Presenters:  Associate Professor Re Dufty-Jones, Professor Jamie Peck and Ms Tegan Bergan

Abstract

Writing is integral to our performance as scholars. The quality of our writing forms a yard-stick by which our colleagues, institutions and profession evaluate us. Yet our research writing is more than our individual ‘cultural capital’. Rather, scholarly writing is a technology that can have significant epistemological (how do we know) and ontological (what exists) impacts on people and places. That is, writing not only allows us to develop knowledges about communities and environments; it also diffractively creates, materially and socially, those same entities.

Cycling back to the individual, writing can generate deep pleasure, feelings of fulfilment and accomplishment be an outlet for creativity and even allow us to craft (however fleeting) moments of order out of chaos. At the same time, our writing practices are also titrated by the multiple institutional pressures brought to bear on the production and value of research writing. In the contemporary university, research writing has become increasingly metricized and part of complex calculations that are used to measure individual, disciplinary and institutional ‘worth’. Meanwhile, ceaseless, hyperbolic pressures to publish, to publish in the ‘right’ journals, and to be ‘impactful’, contribute to the wider crisis of mental health in the academy affecting both students and staff alike.

The above matters regarding the politics of research writing have culminated amidst the present Coronavirus pandemic: a time in which we grapple with research ambitions while shifting to online teaching delivery; juggle working-from-home alongside diverse caring responsibilities. With the well-being of ourselves, colleagues, students and our institutions at stake, this panel-based seminar considers the critical juncture at which we find ourselves.
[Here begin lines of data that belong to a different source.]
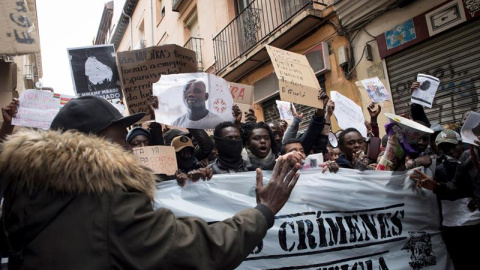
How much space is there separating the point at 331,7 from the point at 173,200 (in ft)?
18.3

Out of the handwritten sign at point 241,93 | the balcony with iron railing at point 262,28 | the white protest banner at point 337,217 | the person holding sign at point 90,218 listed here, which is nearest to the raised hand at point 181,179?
the white protest banner at point 337,217

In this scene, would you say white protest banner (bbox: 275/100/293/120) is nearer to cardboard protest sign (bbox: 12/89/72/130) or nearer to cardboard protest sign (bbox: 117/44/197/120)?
cardboard protest sign (bbox: 117/44/197/120)

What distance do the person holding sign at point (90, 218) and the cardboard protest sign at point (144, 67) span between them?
2.47 m

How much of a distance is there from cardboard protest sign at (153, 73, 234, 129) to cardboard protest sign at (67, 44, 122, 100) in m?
0.90

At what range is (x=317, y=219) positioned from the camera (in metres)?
2.46

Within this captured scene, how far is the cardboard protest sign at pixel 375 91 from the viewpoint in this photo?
3.96m

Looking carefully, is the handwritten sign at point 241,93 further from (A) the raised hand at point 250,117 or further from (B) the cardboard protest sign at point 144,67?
(B) the cardboard protest sign at point 144,67

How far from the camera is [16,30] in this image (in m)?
2.32

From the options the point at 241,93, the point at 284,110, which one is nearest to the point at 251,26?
the point at 284,110

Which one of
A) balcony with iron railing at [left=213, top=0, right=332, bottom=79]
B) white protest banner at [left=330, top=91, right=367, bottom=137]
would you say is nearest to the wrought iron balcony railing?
balcony with iron railing at [left=213, top=0, right=332, bottom=79]

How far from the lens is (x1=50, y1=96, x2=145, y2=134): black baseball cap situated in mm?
1303

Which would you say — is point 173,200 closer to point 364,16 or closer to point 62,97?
point 62,97

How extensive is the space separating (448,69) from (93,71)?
479cm

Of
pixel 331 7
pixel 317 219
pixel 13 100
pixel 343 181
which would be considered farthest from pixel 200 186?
pixel 331 7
Reflecting on these circumstances, four panellists in this ICS-Seminar will present their perspectives around the following questions: three panellists in this ICS-Seminar will present their perspectives around following questions:

  • What are the current challenges in making ‘space’ (metaphorically and materially) for our research writing in the ‘Covid-normal’ neoliberal university? What strategies have you employed or observed in response to these challenges?
  • How do we challenge (indeed should we challenge) current institutional politics that position individualized, competitive and metricized technologies as the best means of achieving excellence in research writing? And, what should they be replaced with?
  • How might we harness the epistemological and ontological possibilities of our scholarly writing going forward?

Biography

Associate Professor Rae Dufty-Jones is an economic and social geographer in the School of Social Sciences at WSU. She is currently the Co-Lead of the 'Sustainable and Prosperous' Theme in the NSW Public Policy Institute and President of the Geographical Society of NSW.

Professor Jamie Peck is an economic geographer with interests in labour studies, state restructuring and the political economy of neoliberalization. He is Canada Research Chair in Urban & Regional Political Economy and Professor of Geography at the University of British Columbia, Canada, and a Global Professorial Fellow at WSU’s Institute for Culture and Society.

Ms Tegan Bergan is a PhD candidate in the School of Social Sciences at WSU. Tegan is completing a PhD that explores co-living housing – a new form of shared housing. Tegan is interested in how housing acts as an infrastructural mooring that iteratively shapes markets, materialities and governance.